### Work required
Go to the line with "10 ideas para" in the entries below and write out every line from there through the line with "Twisted spiral pearl drop earring", exactly and without pictures.
***** Information given
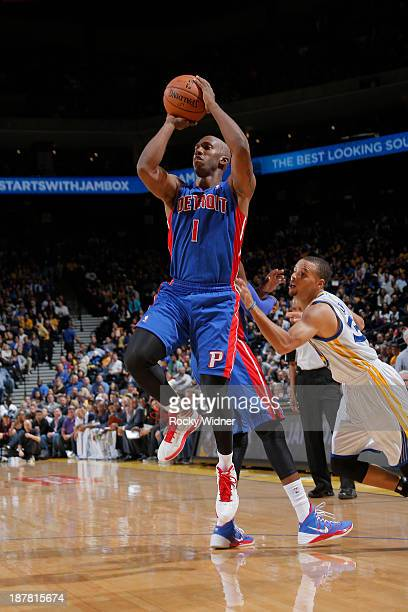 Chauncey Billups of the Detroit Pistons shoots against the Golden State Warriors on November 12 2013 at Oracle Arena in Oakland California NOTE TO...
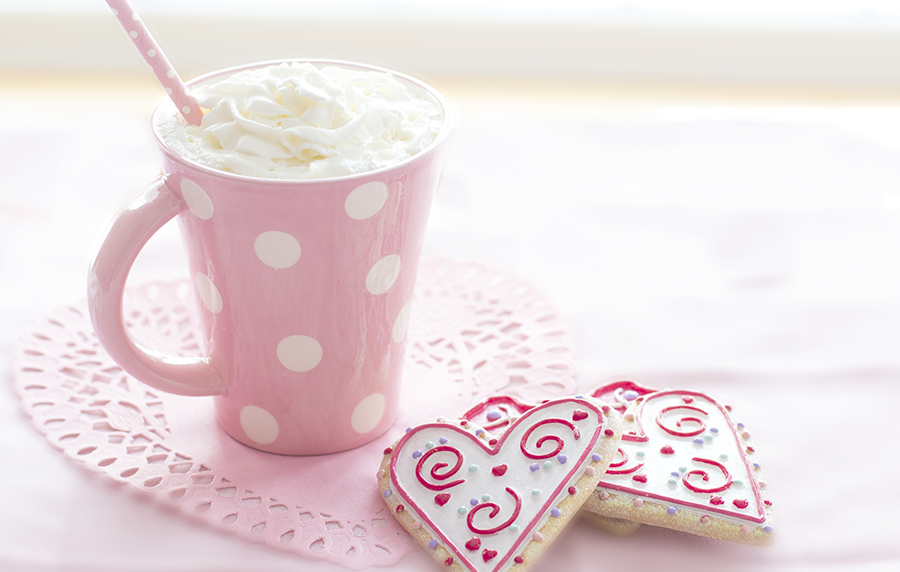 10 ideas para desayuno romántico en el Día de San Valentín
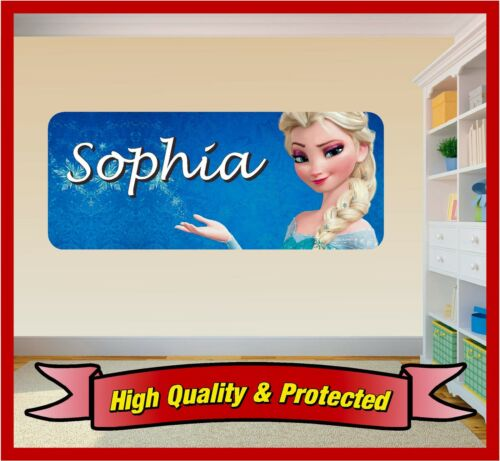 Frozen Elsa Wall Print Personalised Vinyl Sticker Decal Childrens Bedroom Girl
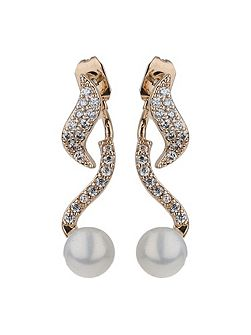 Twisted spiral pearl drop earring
**********
***** Information given
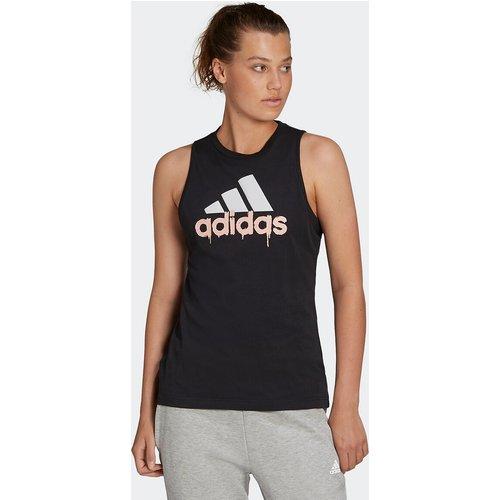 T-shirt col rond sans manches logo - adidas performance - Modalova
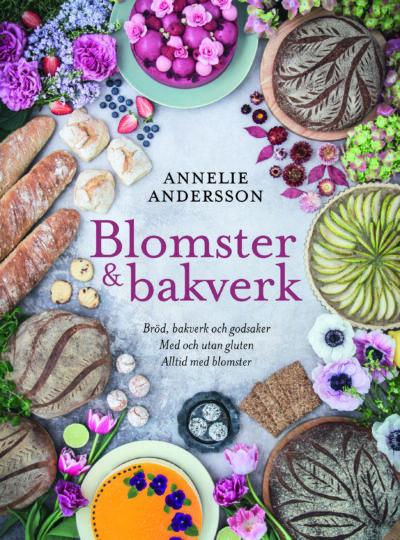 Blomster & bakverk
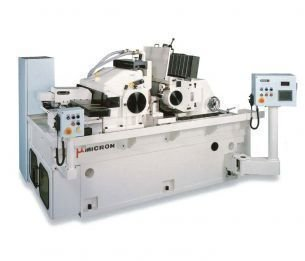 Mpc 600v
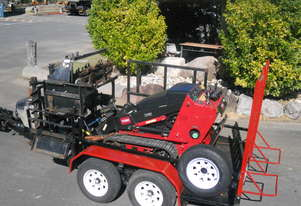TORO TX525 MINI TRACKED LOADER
**********
### Solution to the exercise
 10 ideas para desayuno romántico en el Día de San Valentín
 Frozen Elsa Wall Print Personalised Vinyl Sticker Decal Childrens Bedroom Girl
 Twisted spiral pearl drop earring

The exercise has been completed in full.